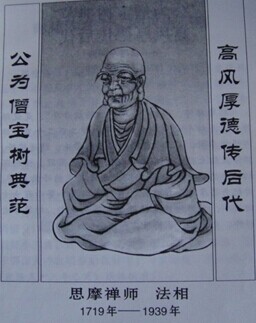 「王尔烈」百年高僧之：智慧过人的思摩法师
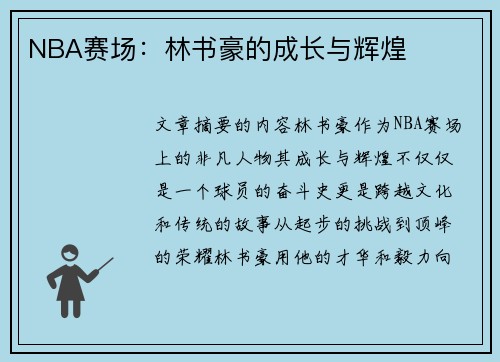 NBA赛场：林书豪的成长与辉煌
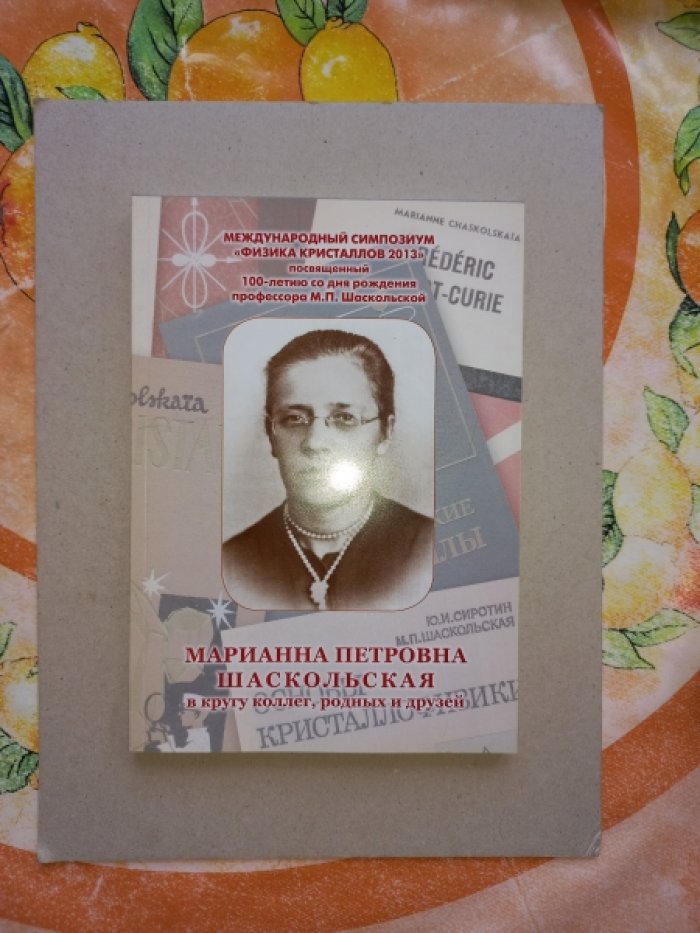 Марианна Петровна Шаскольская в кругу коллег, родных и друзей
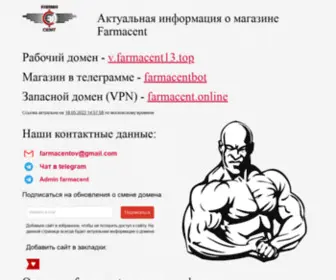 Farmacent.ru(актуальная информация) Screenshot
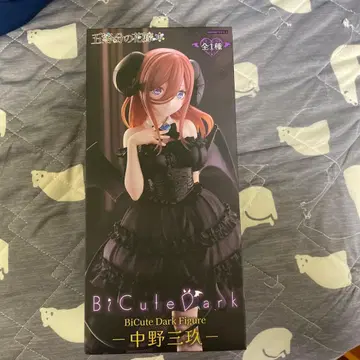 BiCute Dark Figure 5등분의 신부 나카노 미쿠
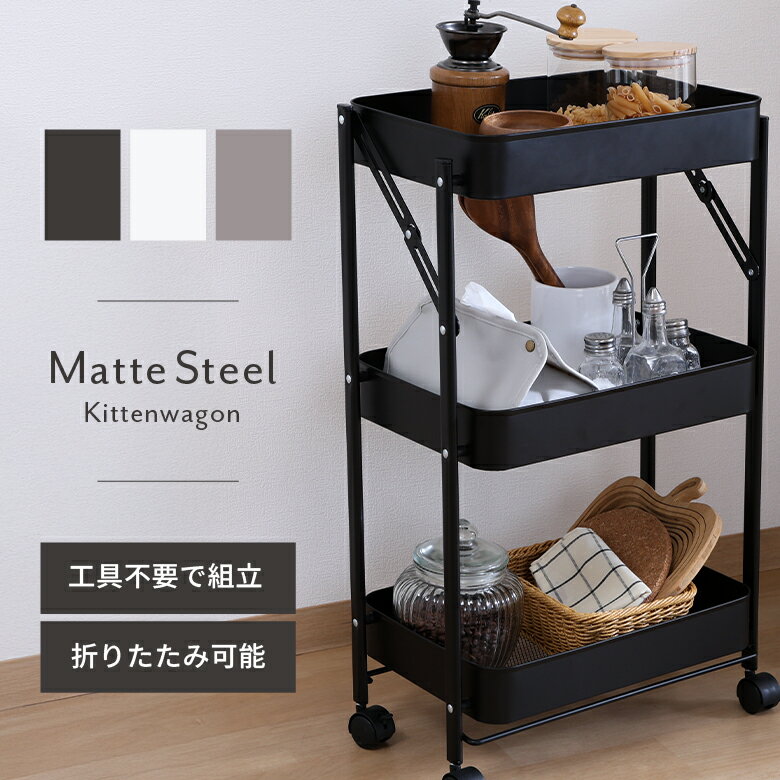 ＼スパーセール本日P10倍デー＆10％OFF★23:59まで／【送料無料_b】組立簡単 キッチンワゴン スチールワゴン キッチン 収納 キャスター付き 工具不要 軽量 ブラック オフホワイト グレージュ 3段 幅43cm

==

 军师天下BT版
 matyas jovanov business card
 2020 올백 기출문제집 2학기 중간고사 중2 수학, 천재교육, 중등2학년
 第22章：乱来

---

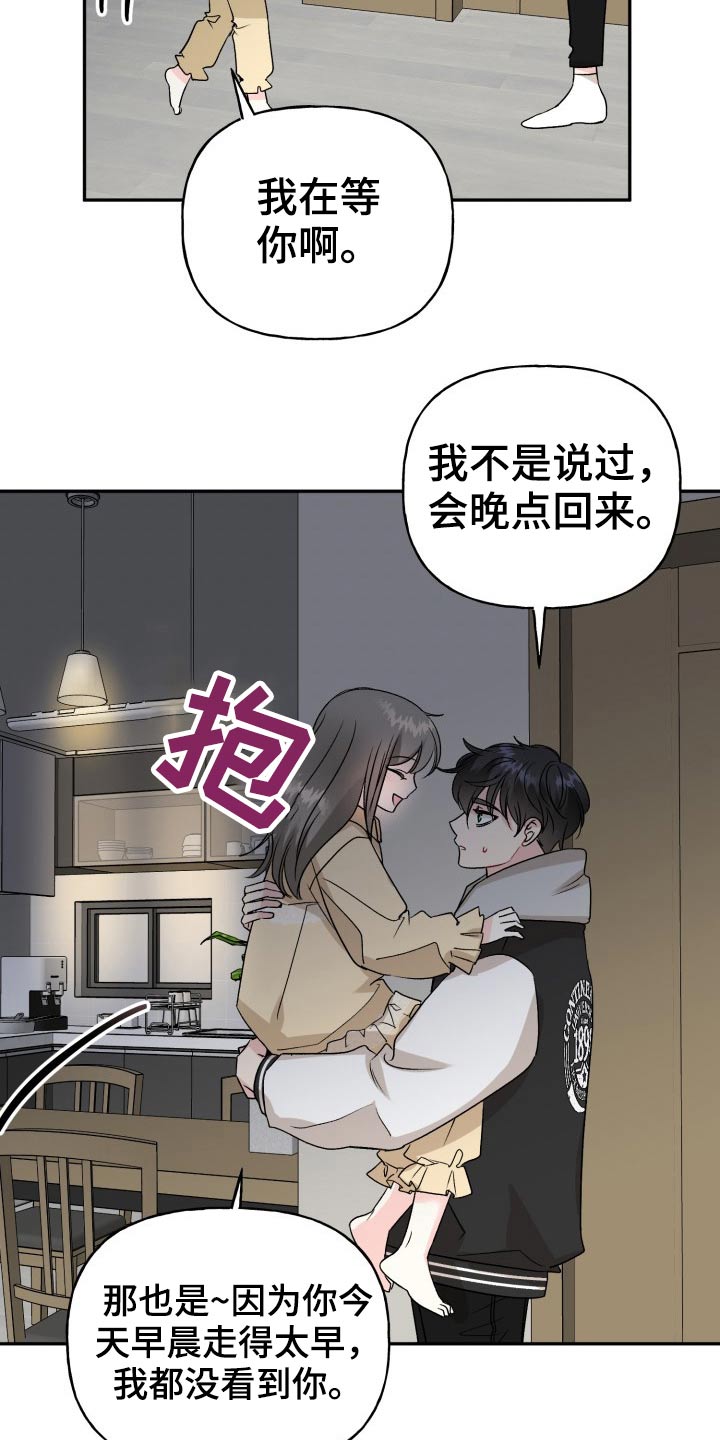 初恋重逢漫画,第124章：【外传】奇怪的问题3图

__YOUR TASK__: Given the entries above, transcribe exactly the lines from the one holding "Farmacent.ru(актуальная информация) Screenshot" through the one holding "グレージュ 3段 幅43cm"; pictures do not belong in the transcription.

__ANSWER SPACE__:
 Farmacent.ru(актуальная информация) Screenshot
 BiCute Dark Figure 5등분의 신부 나카노 미쿠
 ＼スパーセール本日P10倍デー＆10％OFF★23:59まで／【送料無料_b】組立簡単 キッチンワゴン スチールワゴン キッチン 収納 キャスター付き 工具不要 軽量 ブラック オフホワイト グレージュ 3段 幅43cm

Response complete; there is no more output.